Aí passei a conversar com ele como se fossemos velhos conhecidos, disse que entendia bem o que ele queria dizer, a pessoa fica fraquinha, perde a energia, a vontade, pois meu pai tinha diabetes e fazia hemodiálise. A mulher dele não tinha chegado a necessitar de um rim artificial.
Continuando o papo eu disse que na verdade nenhuma doença é boa, pois interfere na nossa disposição para tudo e muda a realidade ao redor, infelizmente. Ele ainda disse que o pior era a esposa ser um pouco difícil, não seguir o tratamento, e ter por hábito ser acumuladora. Emendei um "é difícil mesmo!" Compras guardadas, nos despedimos e desejei que a esposa tivesse boa saúde.
Alguns poderiam registrar a situação como trivial; perguntas, respostas, duas pessoas, sem qualquer vínculo. Mas não consegui tirar da cabeça o acontecido:
Primeiro, talvez uma outra pessoa achasse um atrevimento ele colocar seu ponto de vista a partir da compra feita, sendo ele o embalador.

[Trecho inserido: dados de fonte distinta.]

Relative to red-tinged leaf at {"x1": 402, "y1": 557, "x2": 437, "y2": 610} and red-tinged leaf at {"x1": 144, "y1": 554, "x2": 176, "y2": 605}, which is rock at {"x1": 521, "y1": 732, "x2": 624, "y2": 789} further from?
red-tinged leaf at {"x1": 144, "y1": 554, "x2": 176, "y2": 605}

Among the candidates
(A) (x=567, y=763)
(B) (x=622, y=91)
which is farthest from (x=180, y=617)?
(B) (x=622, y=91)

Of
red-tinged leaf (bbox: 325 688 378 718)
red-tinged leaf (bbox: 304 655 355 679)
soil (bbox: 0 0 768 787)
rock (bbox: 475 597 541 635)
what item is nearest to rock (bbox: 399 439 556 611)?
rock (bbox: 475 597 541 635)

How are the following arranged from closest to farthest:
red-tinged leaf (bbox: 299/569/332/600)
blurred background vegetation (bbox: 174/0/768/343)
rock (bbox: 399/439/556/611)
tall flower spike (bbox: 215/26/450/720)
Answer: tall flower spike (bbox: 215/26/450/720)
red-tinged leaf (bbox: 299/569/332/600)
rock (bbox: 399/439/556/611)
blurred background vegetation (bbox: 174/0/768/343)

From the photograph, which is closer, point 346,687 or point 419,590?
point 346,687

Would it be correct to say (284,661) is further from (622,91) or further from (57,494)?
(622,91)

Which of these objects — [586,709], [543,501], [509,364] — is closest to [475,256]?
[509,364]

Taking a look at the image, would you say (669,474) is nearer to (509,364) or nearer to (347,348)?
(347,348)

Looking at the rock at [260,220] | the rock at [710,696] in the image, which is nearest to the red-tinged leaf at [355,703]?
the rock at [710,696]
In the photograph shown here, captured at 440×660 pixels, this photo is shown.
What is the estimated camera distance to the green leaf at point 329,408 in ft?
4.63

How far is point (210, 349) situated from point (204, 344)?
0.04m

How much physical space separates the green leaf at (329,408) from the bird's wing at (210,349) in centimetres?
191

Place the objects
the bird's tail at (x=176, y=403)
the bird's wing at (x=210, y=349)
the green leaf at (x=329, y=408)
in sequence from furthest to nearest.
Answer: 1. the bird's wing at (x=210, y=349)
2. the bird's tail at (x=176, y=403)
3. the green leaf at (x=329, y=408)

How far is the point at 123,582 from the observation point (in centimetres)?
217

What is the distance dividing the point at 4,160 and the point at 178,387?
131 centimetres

Segundo, os embaladores podem deduzir, a partir das compras feitas pelas pessoas, o significado daquelas compras: mudança, faxina, festa, churrasco, bebê a vista... a perder de vista as possibilidades.
Terceiro, o que um senhor estaria fazendo, naquela idade (parecia ter mais de setenta), embalando compras de supermercado, aquela hora da noite? Possivelmente complementando renda, parca aposentadoria, e ainda corroída com medicamentos, tratamentos, alimentos com preço nas alturas. Ao invés de estar junto a esposa. Suposições.
Quarto, aquele senhor, apesar da idade, está ali disposto, contribuindo com sua energia, já que a aposentadoria sem atividade também é bem chata. Qualquer trabalho é melhor que trabalho algum. O problema é se é boa a remuneração ou se é explorado. Bom, pode se supor que não tem uma qualificação profissional para exercer outro tipo de trabalho ou que por causa, exatamente da idade, ser relegado pelas empresas.
Quinto, o embalador se apresentou atencioso e demonstrando necessidade de ser escutado.
Sexto, todos necessitam manter a convivência social e a cidade cada vez mais fria e distante. Esquecendo a vivência dos antigos povoados, das vilas, das pequenas localidades, onde ainda existe o elo de vizinhança.
Sétimo, chegando em casa arrependi, podia ter conversado mais com ele, pois no trabalho voluntário com pessoas que estão com diabetes, realizei orientações sobre a convivência com a situação.
Nono, realmente é muito bom um ambiente arejado, cheirando a limpeza. A saúde agradece.
Décimo, aquele diálogo se passou entre duas pessoas que se respeitaram e deram significação ao encontro.
Acabou que as divagações tomaram ideia de mandamento. Afinal, parece que vamos nos esquecendo dele também neste mundo louco e corrido, onde pessoas se tornam cada vez mais individualistas.